G=出場試合数(先発回数) M=出場時間 P=得点 FG%=フィールドゴール成功率 3FG%=3P成功率 FT%=フリースロー成功率 R=リバウンド数 A=アシスト TO=ターンオーバー S=スティール B=ブロック


フィリピンのセミプロリーグでプレーした後、今シーズンから信州ブレイブウォリアーズに加わったアキノは、生まれはフィリピンだが日本国籍を持っている。母方の祖母が日本人だというアキノは、フィリピンのスポーツ情報サイト『TEIBREAKER TIMES』によれば、大学時代から日本を訪れる経験をしてきたという。


日本国籍を持つアキノは、実力を認められさえすれば帰化申請の必要なく日本代表入りが可能な立場。しかし、今回の招集がわかった当初は、それまでフィリピンでの代表入りを念頭に置いていた(ただし、FIBAワールドカップ2023がフィリピンで開催されることを知らなかった)こともあり、受けるべきか躊躇があったそうだ。最終的には、プロバスケットボール・プレーヤーだった父親マーロウにも相談して、今回の招集を受ける決心をした。


そんな心の葛藤を経て臨んだ今回の代表合宿中に行われたズーム会見で、アキノは「このチームの一員になれたことをとても光栄に思います」と心境を語っている。「毎日コーチ陣やチームメイトからいろいろなことを学んでいます。こんな機会をもらえて、光栄で恵まれていると感じます。一所懸命頑張ってどの試合でもどの練習でもみんなのために貢献したいです」


フィリピンの人々はこの決断に驚いているそうで、アキノは「正直なところ、みんなびっくりした様子でした。僕に日本の血が流れていたとは知らなかったからですね」と話して笑顔を見せた。「公表した後の最初の週にインタビューなどもあって、日本人だったことが知られるようになったんです」との話を聞くと、前述のフィリピンのメディアもそのインタビューを行ったうちの一つのようだ。

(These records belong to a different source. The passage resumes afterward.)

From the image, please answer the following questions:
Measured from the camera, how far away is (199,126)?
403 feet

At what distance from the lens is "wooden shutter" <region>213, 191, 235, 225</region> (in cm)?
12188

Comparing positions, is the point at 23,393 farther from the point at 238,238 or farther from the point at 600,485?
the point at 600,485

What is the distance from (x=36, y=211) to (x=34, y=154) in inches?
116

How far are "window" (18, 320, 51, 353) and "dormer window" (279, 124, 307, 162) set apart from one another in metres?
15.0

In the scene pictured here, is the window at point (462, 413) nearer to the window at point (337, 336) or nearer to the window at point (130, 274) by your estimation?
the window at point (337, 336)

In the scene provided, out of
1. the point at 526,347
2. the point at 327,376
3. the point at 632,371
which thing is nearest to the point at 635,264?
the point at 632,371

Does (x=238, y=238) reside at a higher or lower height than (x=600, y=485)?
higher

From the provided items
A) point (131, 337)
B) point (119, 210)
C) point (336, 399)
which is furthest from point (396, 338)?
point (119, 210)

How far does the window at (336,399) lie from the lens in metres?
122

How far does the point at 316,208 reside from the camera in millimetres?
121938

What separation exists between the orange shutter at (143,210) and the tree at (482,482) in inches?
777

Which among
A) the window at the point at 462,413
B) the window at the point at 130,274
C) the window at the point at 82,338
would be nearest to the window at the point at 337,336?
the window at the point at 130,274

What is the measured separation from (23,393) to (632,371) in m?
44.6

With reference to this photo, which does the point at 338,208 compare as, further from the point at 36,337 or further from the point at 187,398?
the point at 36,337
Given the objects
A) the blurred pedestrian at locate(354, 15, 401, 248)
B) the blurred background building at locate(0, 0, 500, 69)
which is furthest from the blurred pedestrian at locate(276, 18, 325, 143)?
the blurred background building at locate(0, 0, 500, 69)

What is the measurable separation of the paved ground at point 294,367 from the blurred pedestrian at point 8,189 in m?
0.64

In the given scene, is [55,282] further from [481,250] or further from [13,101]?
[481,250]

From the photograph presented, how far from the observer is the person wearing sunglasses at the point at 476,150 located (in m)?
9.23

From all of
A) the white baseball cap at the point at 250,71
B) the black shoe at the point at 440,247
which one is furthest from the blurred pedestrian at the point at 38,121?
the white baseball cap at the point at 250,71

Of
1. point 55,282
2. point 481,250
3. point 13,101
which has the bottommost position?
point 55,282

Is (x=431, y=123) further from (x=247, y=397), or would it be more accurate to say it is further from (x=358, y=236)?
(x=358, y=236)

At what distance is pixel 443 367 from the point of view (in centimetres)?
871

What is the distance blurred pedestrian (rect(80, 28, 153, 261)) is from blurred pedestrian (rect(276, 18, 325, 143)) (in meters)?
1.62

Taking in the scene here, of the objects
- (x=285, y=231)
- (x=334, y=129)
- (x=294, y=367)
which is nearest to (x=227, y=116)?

合宿の様子も報じられていく過程で、フィリピンの人々の驚きは応援へと変わってきていることも感じている。「ずっと応援してくれて、全力を尽くしてきなさいと背中を押し続けてくれています。誇りに感じてくれていると思いますよ」とアキノは会見で話してくれた。


身長205cmのアキノは、今回招集された24人の中で竹内公輔(宇都宮ブレックス、206cm)、シェーファー アヴィ幸樹(シーホース三河、206cm)に続いて3番目に長身だ。登録はセンターだが、プレースタイルとしてはオーソドックスなタイプではなく現代的なストレッチビッグとしての柔軟性を持っている。今回の招集もあり、まだBリーグで1試合しかプレーしていないが、今後頭角を見せてくるだろう。Bリーグでも、今後の代表活動でも注目する価値のある人材だ。